Okay all you Oklahoma guys. I need some advise. I'm thinking of buying a early 90's pickup from down there basically to use it to re-body my low mileage but rusted out pickup up here. Its served me well dragging old cars everywhere, but the body is getting so rusty (not good when ones foot goes through the inside bed wheel well). Anyways, My question is this. I wonder how much road salt, if any is used down there? Will a early 90's pickup be solid usually? The truck I'm looking at was sold new in the Lawton Okla area and spent its life there until 2003 when it moved across the state to Broken Bow OK.
There is some used here. Since we only get a couple weeks of snow a year, it's pretty minimal. Compared to Michigan, we don't even know road salt it is.

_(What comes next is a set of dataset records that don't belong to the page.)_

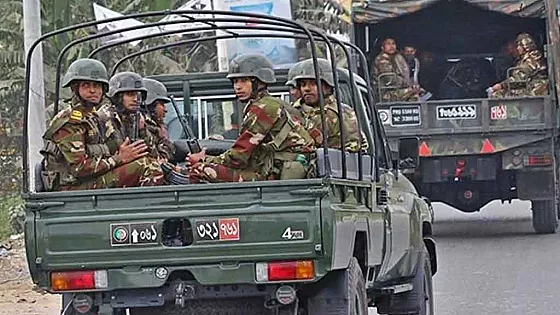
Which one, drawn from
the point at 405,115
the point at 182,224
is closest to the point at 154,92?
the point at 182,224

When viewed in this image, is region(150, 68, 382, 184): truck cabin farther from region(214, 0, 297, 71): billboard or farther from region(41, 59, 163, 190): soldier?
region(214, 0, 297, 71): billboard

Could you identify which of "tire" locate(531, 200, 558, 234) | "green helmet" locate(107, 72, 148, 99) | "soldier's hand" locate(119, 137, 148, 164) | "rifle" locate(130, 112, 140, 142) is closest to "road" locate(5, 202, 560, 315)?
"tire" locate(531, 200, 558, 234)

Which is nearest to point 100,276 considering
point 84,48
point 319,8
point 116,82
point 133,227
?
point 133,227

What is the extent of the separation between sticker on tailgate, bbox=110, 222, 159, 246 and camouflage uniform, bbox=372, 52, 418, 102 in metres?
10.8

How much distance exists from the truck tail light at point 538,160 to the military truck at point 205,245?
9433 millimetres

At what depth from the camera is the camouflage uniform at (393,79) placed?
1756 centimetres

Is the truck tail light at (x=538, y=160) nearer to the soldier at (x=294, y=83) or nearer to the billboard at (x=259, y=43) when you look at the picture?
the billboard at (x=259, y=43)

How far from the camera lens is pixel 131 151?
293 inches

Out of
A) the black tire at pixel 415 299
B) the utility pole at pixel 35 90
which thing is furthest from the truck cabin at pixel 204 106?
the utility pole at pixel 35 90

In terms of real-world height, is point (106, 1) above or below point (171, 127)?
above

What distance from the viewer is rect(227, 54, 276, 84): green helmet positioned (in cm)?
758

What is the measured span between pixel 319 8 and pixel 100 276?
23999 millimetres

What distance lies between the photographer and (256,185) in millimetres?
6773

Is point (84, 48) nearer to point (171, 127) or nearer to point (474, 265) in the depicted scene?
point (474, 265)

I have lived in Oklahoma for over 60 years and I don't think, that in an average year, that the hiway department puts salt on the roads for more than 2-3 days per storm. We usually have only one or two winter storms a year. They usually only last a few days. We have had a few ice storms that lasted a week. The roads dry out fairly quickly. You would run into more salt driving in OKC or Tulsa. I traveled the entire state with my job for 30 years. Lawton is a drier climate than OKC. Broken Bow has more moisture than Lawton, but is also usually warmer in the winter. I can't vouch for that specific truck, but we just don't see the rust here that you encounter up north. Just my 2 cents.
I would say you are pretty safe getting a Okla. truck or car. Most of the rusty stuff you see is Chrysler products. ***************************************************************** Like I told the kid, "Your music's not too loud, its just like OKC, it sucks!"
It's unusual to have more than 2-3 applications a year, but they lay a lot of salt when they do. In general, cars seem to fare pretty well compared to those north of here.
I grew up in Ohio before I went to school in Tulsa in the early 80's.Up until the time I moved out there I never imagined that you loosen a brake bleeder or remove a brake line without twisting it off on anything over 5 years old...
you should have no problem here...maybe 1 or 2 snows per year and Lawton is down in the south part of the state as well....Go for it!
I live in Missouri, you can watch cars rust before you can finish a six pack. would marine anodes work or do they only work on things submerged?
I've lived in OK for nearly 30 years. Oklahoma only recently started using salt, or a salt/sand mix, say in the past 10-15 years. Salt is readily available from Kansas, so that is one reason they began using it. Before, it was pretty much sand-only, except in the northern counties of OK that border Kansas. As stated before, we generally get one of two storms per year (one this past week) where they get the salt trucks out; and then, they only do the Interstates, State highways, and designated snow routes in the metro areas. Most City streets barely see a plow or grader, much less a salt/sand truck! So you can feel pretty confident that if you find a car or truck that has lived its life in OKlahoma, you can figure rust is going to be mimimal, if any. Very little snow falls in Lawton, and nearly none falls in Broken Bow. What we call "rusty" here is pristine metal up North. The only seriously rusty cars we see here, are the cars that are brought in from the North on trailers as parts donors! I had a '59 Metropolitan that I bought in 2002, that was an OK car its entire life, as documented by previous registrations. The only rust repair that car required was a fix in both rockers. That was it. And the Mets were never famous for being rust-free!